(ЧТО СДЕЛАТЬ)
[1] Повторите без изменений ту часть заметок о птицах на фронте, что открывается словами «Оглядываюсь и вижу» и завершается словами «время провожали выстрелами.».
[2] Напишите продолжение заметок о птицах и зверях в зоне боев, начиная сразу после их последнего предложения.

(ТЕКСТ СТРАНИЦЫ)
┌──

Оглядываюсь и вижу четырех очень крупных птиц. Это были дрофы. Метрах в ста они свернули, чтобы не лететь над кустарником, и потянули над полем, где стоял разрушенный сарай. Здесь отдыхали автоматчики, встретившие незнакомых птиц дружным огнем. Одна дрофа упала, а три продолжали лететь на север, и, так как здесь было много войск, их все время провожали выстрелами.

Я подошел к бойцам, убившим дрофу. Она была молодой птицей и, когда ее ощипали, оказалась довольно худой. Этот случай очень интересен. Случайные залеты одиночных дроф простирались довольно далеко на север, но я хорошо помню, что гнездования ее севернее Севского района, Брянской области, очень редки. То, что они оказались так далеко на севере, ставлю в зависимость от того, что южнее сейчас как раз идут большие бои. Крупные эти птицы всюду привлекают внимание, по ним стреляют. Стайка птиц, вытесненная из своих коренных степных мест, и залетела сюда.

...На железнодорожной станции Нелидово, ныне Великолуцкой области, интересуясь судьбой Центрального лесного государственного заповедника, я стал расспрашивать местных жителей о лосях. Все они утверждали, что лоси не покинули этих мест. В разгар боев их видели непосредственно у линии фронта. Очевидно, обширные леса давали возможность крупным животным скрываться и чувствовать себя в безопасности. Близкие звуки боя, видимо, не очень тревожили лосей.

10 октября, 1943 год.

Наблюдал две стаи журавлей. Оба клина были обстреляны пулеметным огнем. За одной стаей наблюдал около часа. Очевидно, близко пролетающие пули очень напугали птиц. Журавли явно потеряли ориентировку и бестолково кружились, смешав строй. Я вспомнил, что и раньше наблюдал это явление. Тогда это тоже были журавли. Встреченные сильным огнем, они шарахались, ломали строй, причем зачастую я не видел у них неуклонного стремления придерживаться прежнего направления (а ведь это был осенний пролет). Случалось, что напуганные стаи летели даже назад.

Мало того, одиночные птицы и пары бывали, по-видимому, окончательно сбиты с толку и вели себя более чем странно. В конце апреля 1943 года я видел одинокого журавля, который около двух часов держался у линии фронта. Отовсюду встречаемый выстрелами, он точно недоуменно оглядывался, взлетал, снова опускался на жнивье и не пытался улететь дальше. Дошло до того, что, когда к нему направился автоматчик, эта, обычно такая осторожная, птица подпустила открыто идущего человека метров на сто. Потом, беспокойно вертя головой, птица стала отходить и взлетела только от второй, пущенной мимо, очереди из автомата. Я уверен, что этот журавль не был ранен, и его поведение, очевидно, объясняется просто полной потерей ориентировки. Птица, так сказать, потерялась.

5 ноября, 1943 год, дер. Броды, Великолуцкой области.

В дер. Броды, Великолуцкой области, мне рассказывали о том, как весной 1943 года здесь был убит одним бойцом дикий козел (косуля). В прежнее время здесь, говорят, водилось много белых аистов, но все они были перебиты бойцами за минувшую весну. (Крылья этих птиц я видел в избах колхозников.) Белый аист очень постоянен в местах гнездовий, и поэтому не будет невероятным, если этот вид на несколько лет исчезнет из тех районов, где он был истреблен.

└──

[Записи данных]
┌──

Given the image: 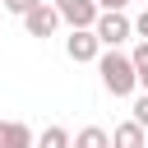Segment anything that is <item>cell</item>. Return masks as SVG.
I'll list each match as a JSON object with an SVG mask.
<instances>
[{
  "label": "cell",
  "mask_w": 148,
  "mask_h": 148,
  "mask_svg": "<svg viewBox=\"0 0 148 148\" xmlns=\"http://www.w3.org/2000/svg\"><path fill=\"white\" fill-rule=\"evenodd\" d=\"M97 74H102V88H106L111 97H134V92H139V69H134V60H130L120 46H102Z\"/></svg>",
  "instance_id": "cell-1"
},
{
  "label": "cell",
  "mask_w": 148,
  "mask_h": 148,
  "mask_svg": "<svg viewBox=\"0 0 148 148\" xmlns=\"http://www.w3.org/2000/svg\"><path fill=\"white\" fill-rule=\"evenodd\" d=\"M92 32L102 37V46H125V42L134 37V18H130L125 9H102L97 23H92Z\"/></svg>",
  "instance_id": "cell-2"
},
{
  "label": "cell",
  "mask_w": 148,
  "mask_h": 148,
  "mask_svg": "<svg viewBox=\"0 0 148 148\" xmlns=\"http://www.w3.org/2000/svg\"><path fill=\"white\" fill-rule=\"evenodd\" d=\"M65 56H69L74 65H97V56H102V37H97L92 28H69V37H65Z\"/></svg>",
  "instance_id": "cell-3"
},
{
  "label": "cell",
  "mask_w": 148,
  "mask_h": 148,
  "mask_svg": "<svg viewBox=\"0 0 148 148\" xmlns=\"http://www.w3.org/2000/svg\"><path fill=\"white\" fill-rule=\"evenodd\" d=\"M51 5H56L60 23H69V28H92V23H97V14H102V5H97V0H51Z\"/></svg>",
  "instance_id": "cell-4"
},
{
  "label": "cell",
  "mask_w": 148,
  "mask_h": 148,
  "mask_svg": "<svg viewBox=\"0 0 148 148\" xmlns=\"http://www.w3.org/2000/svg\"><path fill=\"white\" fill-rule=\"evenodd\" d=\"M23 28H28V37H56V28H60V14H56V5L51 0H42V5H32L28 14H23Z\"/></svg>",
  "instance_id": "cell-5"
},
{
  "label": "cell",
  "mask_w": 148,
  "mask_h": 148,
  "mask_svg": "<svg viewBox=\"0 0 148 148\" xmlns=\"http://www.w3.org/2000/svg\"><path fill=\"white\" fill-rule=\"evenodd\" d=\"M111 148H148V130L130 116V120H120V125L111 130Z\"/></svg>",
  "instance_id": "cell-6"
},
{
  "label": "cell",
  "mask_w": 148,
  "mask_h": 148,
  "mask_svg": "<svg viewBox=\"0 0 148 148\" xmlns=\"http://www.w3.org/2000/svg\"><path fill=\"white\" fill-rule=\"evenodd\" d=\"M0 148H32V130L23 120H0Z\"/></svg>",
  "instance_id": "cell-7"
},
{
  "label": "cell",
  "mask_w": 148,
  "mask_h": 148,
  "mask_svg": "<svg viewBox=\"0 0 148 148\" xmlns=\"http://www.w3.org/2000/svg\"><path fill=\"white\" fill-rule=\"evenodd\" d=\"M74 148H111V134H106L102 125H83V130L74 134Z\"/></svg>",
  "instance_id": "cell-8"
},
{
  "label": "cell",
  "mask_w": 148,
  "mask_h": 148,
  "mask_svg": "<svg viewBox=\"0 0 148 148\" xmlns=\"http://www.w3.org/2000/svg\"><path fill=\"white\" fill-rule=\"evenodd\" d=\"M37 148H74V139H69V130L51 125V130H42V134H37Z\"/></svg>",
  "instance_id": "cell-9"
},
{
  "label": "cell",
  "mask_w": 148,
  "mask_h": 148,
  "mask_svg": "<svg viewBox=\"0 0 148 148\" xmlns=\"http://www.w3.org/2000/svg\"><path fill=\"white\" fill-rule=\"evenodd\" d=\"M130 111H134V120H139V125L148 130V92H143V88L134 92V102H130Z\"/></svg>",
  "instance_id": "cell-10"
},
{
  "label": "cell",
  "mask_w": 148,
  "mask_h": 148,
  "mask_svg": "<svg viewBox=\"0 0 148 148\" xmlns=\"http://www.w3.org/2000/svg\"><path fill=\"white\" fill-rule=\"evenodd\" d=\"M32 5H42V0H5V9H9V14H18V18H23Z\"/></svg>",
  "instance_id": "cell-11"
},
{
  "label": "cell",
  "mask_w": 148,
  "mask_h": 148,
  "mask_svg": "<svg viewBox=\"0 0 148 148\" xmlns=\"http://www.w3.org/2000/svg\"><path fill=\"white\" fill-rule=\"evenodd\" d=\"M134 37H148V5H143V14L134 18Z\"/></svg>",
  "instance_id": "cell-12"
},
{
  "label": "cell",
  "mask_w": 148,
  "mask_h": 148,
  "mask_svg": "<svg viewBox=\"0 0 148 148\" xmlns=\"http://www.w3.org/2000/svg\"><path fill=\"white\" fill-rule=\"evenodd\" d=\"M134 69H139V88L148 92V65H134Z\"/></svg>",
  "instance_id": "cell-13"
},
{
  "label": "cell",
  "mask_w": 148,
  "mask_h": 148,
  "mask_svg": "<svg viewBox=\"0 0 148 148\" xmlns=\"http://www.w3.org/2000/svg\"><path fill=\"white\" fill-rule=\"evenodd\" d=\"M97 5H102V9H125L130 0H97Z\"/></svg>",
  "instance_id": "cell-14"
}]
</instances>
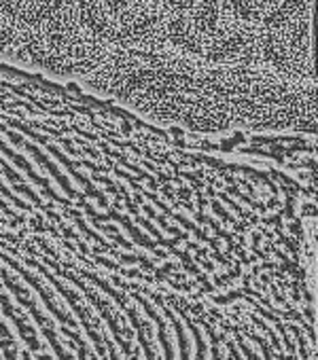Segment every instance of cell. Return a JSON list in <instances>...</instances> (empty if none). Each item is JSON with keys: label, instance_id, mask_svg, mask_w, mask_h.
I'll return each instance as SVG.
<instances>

└──

(ОТВЕТЫ К ЗАДАНИЯМ)
[1]
Оглядываюсь и вижу четырех очень крупных птиц. Это были дрофы. Метрах в ста они свернули, чтобы не лететь над кустарником, и потянули над полем, где стоял разрушенный сарай. Здесь отдыхали автоматчики, встретившие незнакомых птиц дружным огнем. Одна дрофа упала, а три продолжали лететь на север, и, так как здесь было много войск, их все время провожали выстрелами.

[2]
Здесь — край озер. Попав сюда в конце октября, предполагал увидеть много водоплавающей птицы. Но озера оказались пустынными. Изредка пролетит лишь стайка уток, а еще реже заметишь их плавающими. Все леса вокруг озер полны вооруженными людьми. Едва птицы опустятся на воду, как в них уже летит пуля, они перелетают на следующее озеро — там та же история. В результате — озера без птиц.

15 ноября, 1943 год.

Был южнее Великих Лук. Здесь, среди открытых многочисленных холмов, проходит линия фронта. Моренные холмы так однообразны, что среди них легко заблудиться даже опытному человеку. Холмы поросли низкорослым ольховым кустарником. Всюду масса дорог и людей. Здесь и огневые позиции, и траншеи, и тылы, и обозы, и палатки. Все склоны холмов покрыты блиндажами, изрыты щелями. Бьют пушки, минометы, пулеметы. Я нарочно так подробно говорю обо всем этом, чтобы ясно подчеркнуть, что в этих открытых, оголенных местах, так густо насыщенных народом, трудно было предполагать присутствие чего-либо живого.

Утром я пошел по полотну железной дороги. Она находится под методическим огнем противника, а потому по ней не только не ходят поезда, но и люди появляются нечасто. На свежевыпавшем снегу я увидел следы зайца-русака. След шел вдоль полотна железной дороги.

В тот же день километрах в пяти от этого места я видел, как два бойца, спустившиеся в болото, чтобы нарвать осоки для лошадей, вспугнули русака. Вокруг этого болотца всюду были блиндажи.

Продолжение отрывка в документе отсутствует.